[[ Provided information open ]]

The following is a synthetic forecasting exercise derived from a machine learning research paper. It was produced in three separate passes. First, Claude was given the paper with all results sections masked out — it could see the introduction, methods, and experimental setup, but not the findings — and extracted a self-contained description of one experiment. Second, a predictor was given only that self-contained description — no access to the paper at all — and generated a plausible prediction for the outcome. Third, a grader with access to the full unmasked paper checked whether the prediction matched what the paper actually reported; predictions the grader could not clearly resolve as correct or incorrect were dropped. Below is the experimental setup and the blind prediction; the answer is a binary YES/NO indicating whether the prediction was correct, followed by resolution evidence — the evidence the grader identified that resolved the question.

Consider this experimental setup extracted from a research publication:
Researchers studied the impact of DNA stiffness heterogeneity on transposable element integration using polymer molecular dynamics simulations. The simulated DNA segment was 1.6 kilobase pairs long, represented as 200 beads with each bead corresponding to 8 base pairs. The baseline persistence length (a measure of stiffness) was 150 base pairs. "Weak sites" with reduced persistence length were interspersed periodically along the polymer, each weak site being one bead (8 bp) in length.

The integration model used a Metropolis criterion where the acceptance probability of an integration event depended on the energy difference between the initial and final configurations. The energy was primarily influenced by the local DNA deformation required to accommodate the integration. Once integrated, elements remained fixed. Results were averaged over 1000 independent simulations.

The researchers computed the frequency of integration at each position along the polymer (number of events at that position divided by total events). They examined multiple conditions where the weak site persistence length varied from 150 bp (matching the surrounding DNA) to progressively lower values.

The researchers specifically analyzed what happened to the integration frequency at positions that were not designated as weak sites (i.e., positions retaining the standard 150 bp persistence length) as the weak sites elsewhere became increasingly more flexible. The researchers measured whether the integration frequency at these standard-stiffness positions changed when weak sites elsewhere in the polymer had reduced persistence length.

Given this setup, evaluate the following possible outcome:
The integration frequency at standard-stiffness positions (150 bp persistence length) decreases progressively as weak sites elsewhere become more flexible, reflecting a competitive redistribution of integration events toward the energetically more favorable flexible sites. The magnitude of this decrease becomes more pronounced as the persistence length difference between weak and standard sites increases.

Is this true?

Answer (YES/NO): YES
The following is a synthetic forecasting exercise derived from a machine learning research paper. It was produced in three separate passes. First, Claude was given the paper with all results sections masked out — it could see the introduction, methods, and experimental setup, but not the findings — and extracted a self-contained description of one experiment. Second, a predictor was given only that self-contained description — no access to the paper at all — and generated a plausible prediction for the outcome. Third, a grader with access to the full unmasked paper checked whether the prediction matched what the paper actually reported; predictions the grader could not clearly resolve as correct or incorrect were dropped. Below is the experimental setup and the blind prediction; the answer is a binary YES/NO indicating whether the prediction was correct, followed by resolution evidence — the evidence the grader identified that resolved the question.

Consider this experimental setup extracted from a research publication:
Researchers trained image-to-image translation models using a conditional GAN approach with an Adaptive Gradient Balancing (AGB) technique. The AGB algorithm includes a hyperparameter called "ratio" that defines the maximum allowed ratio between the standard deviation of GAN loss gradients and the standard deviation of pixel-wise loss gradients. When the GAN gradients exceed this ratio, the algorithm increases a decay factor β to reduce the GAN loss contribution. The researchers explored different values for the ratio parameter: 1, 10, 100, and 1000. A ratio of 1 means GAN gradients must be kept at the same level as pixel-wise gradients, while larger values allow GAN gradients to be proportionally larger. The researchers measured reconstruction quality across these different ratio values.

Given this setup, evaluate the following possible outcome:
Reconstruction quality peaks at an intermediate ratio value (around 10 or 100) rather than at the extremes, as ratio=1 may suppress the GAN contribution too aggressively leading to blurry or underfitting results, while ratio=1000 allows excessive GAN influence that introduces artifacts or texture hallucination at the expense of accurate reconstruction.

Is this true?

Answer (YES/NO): YES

[[ Provided information closed ]]

▶ What you have to do
Give an exact transcription of all the material.

▶ Response
The following is a synthetic forecasting exercise derived from a machine learning research paper. It was produced in three separate passes. First, Claude was given the paper with all results sections masked out — it could see the introduction, methods, and experimental setup, but not the findings — and extracted a self-contained description of one experiment. Second, a predictor was given only that self-contained description — no access to the paper at all — and generated a plausible prediction for the outcome. Third, a grader with access to the full unmasked paper checked whether the prediction matched what the paper actually reported; predictions the grader could not clearly resolve as correct or incorrect were dropped. Below is the experimental setup and the blind prediction; the answer is a binary YES/NO indicating whether the prediction was correct, followed by resolution evidence — the evidence the grader identified that resolved the question.

Consider this experimental setup extracted from a research publication:
Researchers studied the impact of DNA stiffness heterogeneity on transposable element integration using polymer molecular dynamics simulations. The simulated DNA segment was 1.6 kilobase pairs long, represented as 200 beads with each bead corresponding to 8 base pairs. The baseline persistence length (a measure of stiffness) was 150 base pairs. "Weak sites" with reduced persistence length were interspersed periodically along the polymer, each weak site being one bead (8 bp) in length.

The integration model used a Metropolis criterion where the acceptance probability of an integration event depended on the energy difference between the initial and final configurations. The energy was primarily influenced by the local DNA deformation required to accommodate the integration. Once integrated, elements remained fixed. Results were averaged over 1000 independent simulations.

The researchers computed the frequency of integration at each position along the polymer (number of events at that position divided by total events). They examined multiple conditions where the weak site persistence length varied from 150 bp (matching the surrounding DNA) to progressively lower values.

The researchers specifically analyzed what happened to the integration frequency at positions that were not designated as weak sites (i.e., positions retaining the standard 150 bp persistence length) as the weak sites elsewhere became increasingly more flexible. The researchers measured whether the integration frequency at these standard-stiffness positions changed when weak sites elsewhere in the polymer had reduced persistence length.

Given this setup, evaluate the following possible outcome:
The integration frequency at standard-stiffness positions (150 bp persistence length) decreases progressively as weak sites elsewhere become more flexible, reflecting a competitive redistribution of integration events toward the energetically more favorable flexible sites. The magnitude of this decrease becomes more pronounced as the persistence length difference between weak and standard sites increases.

Is this true?

Answer (YES/NO): YES
The following is a synthetic forecasting exercise derived from a machine learning research paper. It was produced in three separate passes. First, Claude was given the paper with all results sections masked out — it could see the introduction, methods, and experimental setup, but not the findings — and extracted a self-contained description of one experiment. Second, a predictor was given only that self-contained description — no access to the paper at all — and generated a plausible prediction for the outcome. Third, a grader with access to the full unmasked paper checked whether the prediction matched what the paper actually reported; predictions the grader could not clearly resolve as correct or incorrect were dropped. Below is the experimental setup and the blind prediction; the answer is a binary YES/NO indicating whether the prediction was correct, followed by resolution evidence — the evidence the grader identified that resolved the question.

Consider this experimental setup extracted from a research publication:
Researchers trained image-to-image translation models using a conditional GAN approach with an Adaptive Gradient Balancing (AGB) technique. The AGB algorithm includes a hyperparameter called "ratio" that defines the maximum allowed ratio between the standard deviation of GAN loss gradients and the standard deviation of pixel-wise loss gradients. When the GAN gradients exceed this ratio, the algorithm increases a decay factor β to reduce the GAN loss contribution. The researchers explored different values for the ratio parameter: 1, 10, 100, and 1000. A ratio of 1 means GAN gradients must be kept at the same level as pixel-wise gradients, while larger values allow GAN gradients to be proportionally larger. The researchers measured reconstruction quality across these different ratio values.

Given this setup, evaluate the following possible outcome:
Reconstruction quality peaks at an intermediate ratio value (around 10 or 100) rather than at the extremes, as ratio=1 may suppress the GAN contribution too aggressively leading to blurry or underfitting results, while ratio=1000 allows excessive GAN influence that introduces artifacts or texture hallucination at the expense of accurate reconstruction.

Is this true?

Answer (YES/NO): YES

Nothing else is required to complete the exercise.